• _Your instructions_
Exact copies are required of the lines from the line containing "Looking at the spatial" through the final line of the listing, both included, and of no other lines.

• _Input data_
_ _ _ _ _ _ _
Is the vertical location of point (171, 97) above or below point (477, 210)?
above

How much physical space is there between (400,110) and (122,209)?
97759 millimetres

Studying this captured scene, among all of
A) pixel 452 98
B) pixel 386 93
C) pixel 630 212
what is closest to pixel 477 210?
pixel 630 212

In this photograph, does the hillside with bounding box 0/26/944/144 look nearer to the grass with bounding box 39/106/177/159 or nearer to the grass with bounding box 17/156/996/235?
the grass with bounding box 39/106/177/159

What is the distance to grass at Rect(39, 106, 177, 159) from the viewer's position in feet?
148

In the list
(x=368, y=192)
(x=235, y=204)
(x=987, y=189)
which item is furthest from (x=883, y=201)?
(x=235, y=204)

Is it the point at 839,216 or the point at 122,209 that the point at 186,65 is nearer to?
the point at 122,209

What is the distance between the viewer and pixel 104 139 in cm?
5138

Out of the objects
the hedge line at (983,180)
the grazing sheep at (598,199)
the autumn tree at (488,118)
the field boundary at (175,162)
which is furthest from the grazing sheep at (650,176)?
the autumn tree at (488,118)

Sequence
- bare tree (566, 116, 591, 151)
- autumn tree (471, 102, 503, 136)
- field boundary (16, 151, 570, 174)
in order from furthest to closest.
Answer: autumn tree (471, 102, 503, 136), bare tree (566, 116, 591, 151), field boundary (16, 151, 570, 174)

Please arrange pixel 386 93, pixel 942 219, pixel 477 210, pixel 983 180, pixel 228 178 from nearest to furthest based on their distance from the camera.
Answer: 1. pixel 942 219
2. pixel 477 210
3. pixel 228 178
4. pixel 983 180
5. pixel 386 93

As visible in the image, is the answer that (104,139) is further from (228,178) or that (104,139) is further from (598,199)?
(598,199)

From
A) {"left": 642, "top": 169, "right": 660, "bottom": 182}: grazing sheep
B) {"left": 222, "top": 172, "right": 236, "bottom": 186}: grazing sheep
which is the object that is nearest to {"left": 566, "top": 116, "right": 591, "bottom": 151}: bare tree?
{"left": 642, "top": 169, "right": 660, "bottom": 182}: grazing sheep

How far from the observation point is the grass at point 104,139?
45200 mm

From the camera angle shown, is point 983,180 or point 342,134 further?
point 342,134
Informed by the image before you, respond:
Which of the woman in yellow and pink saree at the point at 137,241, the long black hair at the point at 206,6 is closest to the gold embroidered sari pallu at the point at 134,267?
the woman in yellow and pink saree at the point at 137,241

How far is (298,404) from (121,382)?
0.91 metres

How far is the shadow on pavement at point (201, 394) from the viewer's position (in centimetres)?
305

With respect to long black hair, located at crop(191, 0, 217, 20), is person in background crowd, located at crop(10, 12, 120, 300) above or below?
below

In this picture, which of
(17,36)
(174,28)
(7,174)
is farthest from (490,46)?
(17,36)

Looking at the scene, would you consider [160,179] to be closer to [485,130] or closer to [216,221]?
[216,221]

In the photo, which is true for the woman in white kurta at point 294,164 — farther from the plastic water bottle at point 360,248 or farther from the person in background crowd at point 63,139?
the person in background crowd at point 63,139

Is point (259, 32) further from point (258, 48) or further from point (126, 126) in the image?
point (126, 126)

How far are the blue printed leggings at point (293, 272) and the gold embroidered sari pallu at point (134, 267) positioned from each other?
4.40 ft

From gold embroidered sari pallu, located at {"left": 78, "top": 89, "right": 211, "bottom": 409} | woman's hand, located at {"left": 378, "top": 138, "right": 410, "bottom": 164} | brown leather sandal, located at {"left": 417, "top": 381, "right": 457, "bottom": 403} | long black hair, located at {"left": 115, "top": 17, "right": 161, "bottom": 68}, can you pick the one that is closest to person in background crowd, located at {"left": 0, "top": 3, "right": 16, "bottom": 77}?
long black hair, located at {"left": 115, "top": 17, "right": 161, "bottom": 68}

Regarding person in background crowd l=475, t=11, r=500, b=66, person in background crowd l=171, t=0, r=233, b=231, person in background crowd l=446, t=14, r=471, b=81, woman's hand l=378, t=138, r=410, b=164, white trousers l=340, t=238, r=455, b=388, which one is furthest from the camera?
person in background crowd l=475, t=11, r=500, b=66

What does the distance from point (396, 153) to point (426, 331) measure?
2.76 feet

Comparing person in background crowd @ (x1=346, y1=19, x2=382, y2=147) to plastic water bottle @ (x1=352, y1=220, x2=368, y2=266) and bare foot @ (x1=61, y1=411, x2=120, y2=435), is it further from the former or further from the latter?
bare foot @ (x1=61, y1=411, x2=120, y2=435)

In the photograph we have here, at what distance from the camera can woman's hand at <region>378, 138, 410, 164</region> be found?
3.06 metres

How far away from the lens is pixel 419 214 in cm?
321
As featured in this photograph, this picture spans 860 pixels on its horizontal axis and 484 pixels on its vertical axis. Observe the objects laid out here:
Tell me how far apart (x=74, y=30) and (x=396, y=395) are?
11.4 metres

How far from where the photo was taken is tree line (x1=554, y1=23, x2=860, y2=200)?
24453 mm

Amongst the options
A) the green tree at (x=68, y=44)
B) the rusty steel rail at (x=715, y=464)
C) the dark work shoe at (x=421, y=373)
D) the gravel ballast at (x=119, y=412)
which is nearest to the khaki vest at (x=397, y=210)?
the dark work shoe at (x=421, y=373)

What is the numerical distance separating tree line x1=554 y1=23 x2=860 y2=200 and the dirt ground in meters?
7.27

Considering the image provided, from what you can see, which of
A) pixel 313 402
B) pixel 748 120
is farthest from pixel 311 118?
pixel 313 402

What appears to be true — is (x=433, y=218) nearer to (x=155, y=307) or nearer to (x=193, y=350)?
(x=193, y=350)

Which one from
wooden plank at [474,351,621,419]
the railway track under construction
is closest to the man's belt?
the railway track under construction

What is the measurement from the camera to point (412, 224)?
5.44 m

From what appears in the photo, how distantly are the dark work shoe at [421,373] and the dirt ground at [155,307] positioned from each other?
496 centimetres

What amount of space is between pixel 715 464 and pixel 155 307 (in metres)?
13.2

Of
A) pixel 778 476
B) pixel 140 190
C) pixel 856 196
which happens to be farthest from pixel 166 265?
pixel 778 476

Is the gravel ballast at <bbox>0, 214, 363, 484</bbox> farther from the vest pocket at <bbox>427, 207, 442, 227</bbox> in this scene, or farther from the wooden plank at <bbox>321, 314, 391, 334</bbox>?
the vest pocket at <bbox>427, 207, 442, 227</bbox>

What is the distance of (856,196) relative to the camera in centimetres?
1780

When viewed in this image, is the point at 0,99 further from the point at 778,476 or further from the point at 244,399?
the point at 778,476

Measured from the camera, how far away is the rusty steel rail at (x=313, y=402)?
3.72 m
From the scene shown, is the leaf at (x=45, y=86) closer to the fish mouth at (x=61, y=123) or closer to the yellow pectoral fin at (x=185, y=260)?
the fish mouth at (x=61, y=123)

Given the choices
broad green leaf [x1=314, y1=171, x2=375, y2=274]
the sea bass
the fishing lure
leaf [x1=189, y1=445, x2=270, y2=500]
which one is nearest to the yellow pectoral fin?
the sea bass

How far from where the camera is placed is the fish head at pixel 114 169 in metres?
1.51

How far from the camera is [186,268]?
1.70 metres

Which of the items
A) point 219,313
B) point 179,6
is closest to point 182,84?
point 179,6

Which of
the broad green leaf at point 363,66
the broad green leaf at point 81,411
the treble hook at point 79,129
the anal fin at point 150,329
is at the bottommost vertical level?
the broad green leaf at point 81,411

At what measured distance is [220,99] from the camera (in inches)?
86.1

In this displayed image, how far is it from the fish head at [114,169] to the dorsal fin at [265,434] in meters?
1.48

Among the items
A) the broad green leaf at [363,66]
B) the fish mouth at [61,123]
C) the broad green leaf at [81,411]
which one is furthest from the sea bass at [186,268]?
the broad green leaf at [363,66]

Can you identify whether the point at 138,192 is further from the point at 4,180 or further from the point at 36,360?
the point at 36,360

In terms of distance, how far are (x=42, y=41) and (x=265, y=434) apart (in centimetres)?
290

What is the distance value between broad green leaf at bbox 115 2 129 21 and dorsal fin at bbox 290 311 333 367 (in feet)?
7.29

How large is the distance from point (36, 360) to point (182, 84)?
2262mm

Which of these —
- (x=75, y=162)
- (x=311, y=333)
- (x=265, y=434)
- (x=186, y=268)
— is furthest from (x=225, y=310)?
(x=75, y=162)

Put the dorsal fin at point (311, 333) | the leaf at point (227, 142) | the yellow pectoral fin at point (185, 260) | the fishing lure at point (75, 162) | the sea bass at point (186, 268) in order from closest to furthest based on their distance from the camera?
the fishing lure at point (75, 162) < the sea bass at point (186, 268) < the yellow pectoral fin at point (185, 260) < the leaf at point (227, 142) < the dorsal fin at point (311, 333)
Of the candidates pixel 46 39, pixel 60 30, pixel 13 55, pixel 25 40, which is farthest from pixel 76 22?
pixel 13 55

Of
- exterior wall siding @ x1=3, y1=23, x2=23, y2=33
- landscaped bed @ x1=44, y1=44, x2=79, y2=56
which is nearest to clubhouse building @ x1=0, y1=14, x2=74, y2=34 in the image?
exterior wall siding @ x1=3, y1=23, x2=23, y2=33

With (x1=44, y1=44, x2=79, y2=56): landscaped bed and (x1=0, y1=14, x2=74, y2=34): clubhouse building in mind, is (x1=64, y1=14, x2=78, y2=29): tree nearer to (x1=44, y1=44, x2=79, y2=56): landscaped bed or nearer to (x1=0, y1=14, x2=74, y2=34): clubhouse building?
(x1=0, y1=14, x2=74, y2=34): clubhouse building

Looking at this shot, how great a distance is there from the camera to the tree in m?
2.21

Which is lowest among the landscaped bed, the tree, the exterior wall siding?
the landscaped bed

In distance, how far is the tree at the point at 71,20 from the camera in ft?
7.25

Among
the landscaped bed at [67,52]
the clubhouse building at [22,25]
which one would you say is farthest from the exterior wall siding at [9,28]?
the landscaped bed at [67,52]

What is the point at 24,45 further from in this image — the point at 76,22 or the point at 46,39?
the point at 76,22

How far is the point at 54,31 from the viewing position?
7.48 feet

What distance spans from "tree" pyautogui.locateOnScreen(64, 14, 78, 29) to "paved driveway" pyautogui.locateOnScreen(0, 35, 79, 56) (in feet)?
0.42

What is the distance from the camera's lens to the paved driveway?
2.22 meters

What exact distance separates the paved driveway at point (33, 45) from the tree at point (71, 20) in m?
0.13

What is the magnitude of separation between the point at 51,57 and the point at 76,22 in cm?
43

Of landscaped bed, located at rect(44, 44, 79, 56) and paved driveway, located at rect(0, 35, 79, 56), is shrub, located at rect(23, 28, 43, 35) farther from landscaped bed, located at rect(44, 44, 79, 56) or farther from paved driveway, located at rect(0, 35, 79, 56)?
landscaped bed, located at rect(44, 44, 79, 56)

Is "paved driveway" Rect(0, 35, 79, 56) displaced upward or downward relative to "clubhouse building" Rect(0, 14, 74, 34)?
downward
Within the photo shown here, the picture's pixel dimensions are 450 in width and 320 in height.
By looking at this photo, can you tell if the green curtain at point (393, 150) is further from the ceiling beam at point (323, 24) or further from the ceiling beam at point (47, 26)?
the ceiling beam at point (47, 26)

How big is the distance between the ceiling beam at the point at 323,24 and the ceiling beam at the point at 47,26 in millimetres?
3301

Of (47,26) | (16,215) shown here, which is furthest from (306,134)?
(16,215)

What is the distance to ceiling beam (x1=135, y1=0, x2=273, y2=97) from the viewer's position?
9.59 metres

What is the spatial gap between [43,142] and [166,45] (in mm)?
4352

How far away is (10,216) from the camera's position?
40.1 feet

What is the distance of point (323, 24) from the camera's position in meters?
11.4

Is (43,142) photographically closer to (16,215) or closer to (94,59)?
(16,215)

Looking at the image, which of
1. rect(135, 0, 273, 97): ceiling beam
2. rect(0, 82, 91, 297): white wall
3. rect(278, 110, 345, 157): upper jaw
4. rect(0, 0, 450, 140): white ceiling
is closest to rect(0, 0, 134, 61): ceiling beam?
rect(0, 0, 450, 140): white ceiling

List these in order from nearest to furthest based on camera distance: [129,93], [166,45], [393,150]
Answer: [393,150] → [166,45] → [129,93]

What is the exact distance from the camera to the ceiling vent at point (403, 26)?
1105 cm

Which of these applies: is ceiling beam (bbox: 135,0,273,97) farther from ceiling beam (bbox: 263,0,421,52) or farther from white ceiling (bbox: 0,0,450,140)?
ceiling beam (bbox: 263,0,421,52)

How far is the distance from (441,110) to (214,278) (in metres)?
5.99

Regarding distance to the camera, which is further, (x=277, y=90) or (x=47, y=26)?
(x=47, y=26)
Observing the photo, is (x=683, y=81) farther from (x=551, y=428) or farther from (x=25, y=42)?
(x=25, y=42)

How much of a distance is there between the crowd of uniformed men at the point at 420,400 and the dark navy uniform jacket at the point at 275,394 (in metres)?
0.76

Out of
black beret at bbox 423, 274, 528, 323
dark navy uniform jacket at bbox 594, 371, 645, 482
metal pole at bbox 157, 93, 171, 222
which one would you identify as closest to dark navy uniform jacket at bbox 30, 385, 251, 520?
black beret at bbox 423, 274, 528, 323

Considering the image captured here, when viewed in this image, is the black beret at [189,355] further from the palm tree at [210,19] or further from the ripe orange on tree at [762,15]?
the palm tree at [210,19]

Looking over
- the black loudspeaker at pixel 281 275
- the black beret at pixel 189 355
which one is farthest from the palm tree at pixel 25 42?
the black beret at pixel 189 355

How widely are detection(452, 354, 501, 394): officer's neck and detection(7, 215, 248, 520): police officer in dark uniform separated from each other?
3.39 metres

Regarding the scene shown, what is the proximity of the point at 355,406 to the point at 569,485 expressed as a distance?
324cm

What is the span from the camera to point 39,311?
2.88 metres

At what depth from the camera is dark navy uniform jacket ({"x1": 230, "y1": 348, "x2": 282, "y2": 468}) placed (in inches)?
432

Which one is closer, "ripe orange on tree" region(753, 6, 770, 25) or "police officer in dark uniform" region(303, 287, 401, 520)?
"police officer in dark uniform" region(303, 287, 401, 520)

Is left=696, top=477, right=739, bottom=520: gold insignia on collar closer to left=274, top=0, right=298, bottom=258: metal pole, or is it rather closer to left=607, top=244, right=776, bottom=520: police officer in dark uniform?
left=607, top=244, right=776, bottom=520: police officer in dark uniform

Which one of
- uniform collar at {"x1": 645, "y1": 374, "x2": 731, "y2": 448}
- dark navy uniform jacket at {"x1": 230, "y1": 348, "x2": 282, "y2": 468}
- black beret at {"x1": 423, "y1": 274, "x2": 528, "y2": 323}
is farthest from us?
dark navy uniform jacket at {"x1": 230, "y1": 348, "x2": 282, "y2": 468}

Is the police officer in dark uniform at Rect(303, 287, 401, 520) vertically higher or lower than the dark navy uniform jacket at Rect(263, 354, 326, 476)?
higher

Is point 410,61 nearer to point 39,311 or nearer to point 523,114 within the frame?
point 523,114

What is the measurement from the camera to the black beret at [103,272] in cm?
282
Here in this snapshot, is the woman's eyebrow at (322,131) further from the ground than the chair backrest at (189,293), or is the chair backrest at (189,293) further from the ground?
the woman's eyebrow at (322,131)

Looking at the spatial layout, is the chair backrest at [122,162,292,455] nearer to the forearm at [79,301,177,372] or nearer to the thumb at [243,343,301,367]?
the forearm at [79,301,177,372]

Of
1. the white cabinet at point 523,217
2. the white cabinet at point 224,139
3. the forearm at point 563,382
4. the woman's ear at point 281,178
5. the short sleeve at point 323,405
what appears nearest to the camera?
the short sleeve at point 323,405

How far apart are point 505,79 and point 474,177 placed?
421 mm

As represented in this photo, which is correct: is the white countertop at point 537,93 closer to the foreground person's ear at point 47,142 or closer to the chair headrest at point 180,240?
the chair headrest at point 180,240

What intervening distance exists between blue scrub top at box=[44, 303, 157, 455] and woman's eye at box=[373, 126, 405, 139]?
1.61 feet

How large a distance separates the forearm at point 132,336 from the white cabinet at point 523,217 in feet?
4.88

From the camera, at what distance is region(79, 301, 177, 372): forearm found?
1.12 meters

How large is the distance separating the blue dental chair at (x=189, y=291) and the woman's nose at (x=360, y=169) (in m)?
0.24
_ _ _ _ _ _ _
• _Exercise result_
Looking at the spatial layout, is the chair backrest at [122,162,292,455] nearer to the forearm at [79,301,177,372] or nearer to the thumb at [243,343,301,367]?
the forearm at [79,301,177,372]

Of
1. the white cabinet at point 523,217
2. the white cabinet at point 224,139
3. the forearm at point 563,382
4. the woman's ear at point 281,178
5. the short sleeve at point 323,405
what appears nearest to the camera?
the short sleeve at point 323,405

How far apart are point 505,79 and point 474,177 placed?
421 mm

As represented in this photo, which is correct: is the white countertop at point 537,93 closer to the foreground person's ear at point 47,142 or closer to the chair headrest at point 180,240?
the chair headrest at point 180,240

What intervening distance exists between blue scrub top at box=[44, 303, 157, 455] and woman's eye at box=[373, 126, 405, 139]?
1.61 feet

How large a distance separates the forearm at point 132,336 from the white cabinet at point 523,217 in feet?
4.88

From the camera, at what distance is region(79, 301, 177, 372): forearm found?
1.12 meters

How large is the distance separating the blue dental chair at (x=189, y=291) and the woman's nose at (x=360, y=169) (in m)?
0.24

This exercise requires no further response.